METHODS:A retrospective review of a multicenter international database was performed for anatomic total shoulder arthroplasty with a minimum of 2-year follow-up between 2018 and 2021 using Standard Equinoxe stems, Equinoxe Preserve (Short) stems, or Equinoxe Stemless components (Exactech, Inc., Gainesville, FL, USA). Outcome measures included range of motion and patient-reported outcome measures (PROMs). Postoperative radiographic findings including the presence of glenoid and humeral radiolucent lines in zones specific to the stem design were evaluated. Complication and revision rates were recorded.
RESULTS:A total of 825 patients were included (164 standard-length stem, 356 short-stem, and 305 stemless). The mean follow-up was 37.9 ± 12.6 months. There was no significant difference in previous shoulder surgeries or medical comorbidities among the groups. The mean final forward elevation for standard-length stem, short-stem, and stemless components was 156°, 158°, and 156°, respectively (P = .636). Final external rotation for standard-length stem, short-stem, and stemless components was 58°, 57°, and 51°, respectively (P < .001). Final internal rotation scores were similar across groups (P = .090). Final PROMs did not meet the minimal clinically important difference across cohorts. The mean operative time for the standard-length stem group was 101.8 minutes, for the short-stem group 92.7 minutes, and for the stemless group 89.2 minutes (P < .001). There was no statistically significant difference in complication rate or revision rate. The rate of humeral component radiolucent lines was greater for standard-length stems (P < .001) with a rate of 11.9% for standard-length stem, 1.7% for short-stem, and 1.6% for stemless components. Patient satisfaction was also similar among the 3 cohorts (P = .757).

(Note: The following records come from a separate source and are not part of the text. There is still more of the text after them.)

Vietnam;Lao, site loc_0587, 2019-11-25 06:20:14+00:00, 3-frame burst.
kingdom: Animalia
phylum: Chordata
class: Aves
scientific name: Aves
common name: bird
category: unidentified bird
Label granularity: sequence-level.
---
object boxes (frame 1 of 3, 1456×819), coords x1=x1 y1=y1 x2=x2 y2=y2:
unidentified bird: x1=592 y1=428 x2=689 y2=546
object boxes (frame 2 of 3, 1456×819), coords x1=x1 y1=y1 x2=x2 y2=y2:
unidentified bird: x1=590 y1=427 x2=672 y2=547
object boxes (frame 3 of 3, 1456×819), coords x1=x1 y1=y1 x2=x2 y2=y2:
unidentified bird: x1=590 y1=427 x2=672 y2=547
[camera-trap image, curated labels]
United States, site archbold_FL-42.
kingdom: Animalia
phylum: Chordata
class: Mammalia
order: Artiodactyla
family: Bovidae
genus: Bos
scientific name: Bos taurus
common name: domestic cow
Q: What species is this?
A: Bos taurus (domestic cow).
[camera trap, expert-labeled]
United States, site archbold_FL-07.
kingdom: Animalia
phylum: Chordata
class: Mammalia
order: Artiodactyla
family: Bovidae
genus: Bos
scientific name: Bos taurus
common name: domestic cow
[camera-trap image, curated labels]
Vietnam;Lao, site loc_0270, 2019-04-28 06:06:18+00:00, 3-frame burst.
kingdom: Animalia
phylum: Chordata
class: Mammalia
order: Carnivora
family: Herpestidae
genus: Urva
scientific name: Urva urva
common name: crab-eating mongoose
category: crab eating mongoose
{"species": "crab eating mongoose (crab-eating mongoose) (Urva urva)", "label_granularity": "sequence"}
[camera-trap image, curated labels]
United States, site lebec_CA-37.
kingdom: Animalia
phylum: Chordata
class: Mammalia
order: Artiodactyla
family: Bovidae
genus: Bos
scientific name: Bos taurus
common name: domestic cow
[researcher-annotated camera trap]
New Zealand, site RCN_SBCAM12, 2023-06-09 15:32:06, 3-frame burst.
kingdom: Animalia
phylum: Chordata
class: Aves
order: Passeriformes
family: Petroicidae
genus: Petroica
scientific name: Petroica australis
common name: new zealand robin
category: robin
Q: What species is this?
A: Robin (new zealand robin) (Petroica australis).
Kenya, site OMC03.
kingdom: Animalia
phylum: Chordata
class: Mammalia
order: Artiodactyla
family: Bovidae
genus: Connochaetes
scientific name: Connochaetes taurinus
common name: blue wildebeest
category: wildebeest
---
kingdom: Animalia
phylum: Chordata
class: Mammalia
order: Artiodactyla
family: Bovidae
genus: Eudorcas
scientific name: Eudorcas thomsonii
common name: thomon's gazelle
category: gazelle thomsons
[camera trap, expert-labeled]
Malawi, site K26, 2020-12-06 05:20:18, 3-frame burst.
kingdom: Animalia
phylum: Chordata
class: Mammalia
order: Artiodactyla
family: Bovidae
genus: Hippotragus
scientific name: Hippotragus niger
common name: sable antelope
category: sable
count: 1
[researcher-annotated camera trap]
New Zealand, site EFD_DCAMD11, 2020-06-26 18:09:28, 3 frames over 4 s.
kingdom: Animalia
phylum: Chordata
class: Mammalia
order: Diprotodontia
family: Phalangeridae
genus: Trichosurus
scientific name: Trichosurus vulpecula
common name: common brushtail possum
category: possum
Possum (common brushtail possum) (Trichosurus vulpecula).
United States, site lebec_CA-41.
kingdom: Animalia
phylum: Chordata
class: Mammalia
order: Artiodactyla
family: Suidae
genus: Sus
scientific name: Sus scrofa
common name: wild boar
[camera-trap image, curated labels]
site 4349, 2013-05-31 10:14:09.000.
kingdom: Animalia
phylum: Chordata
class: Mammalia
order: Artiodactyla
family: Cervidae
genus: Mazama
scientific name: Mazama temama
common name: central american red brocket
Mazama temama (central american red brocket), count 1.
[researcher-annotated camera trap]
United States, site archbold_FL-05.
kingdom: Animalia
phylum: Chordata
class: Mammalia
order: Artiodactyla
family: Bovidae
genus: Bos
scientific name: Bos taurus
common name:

CONCLUSIONS:Our findings demonstrate similar postoperative motion and PROM scores irrespective of the humeral stem component used. Complication and revision rates were similar for all 3 cohorts. Radiolucent lines were lowest with the stemless component. Early data support the use of stemless and short-stem humeral components that may be advantageous in decreasing operative time and preserving humeral bone for potential revision. Longer term studies are needed to confirm the survivability and durability of these shorter components.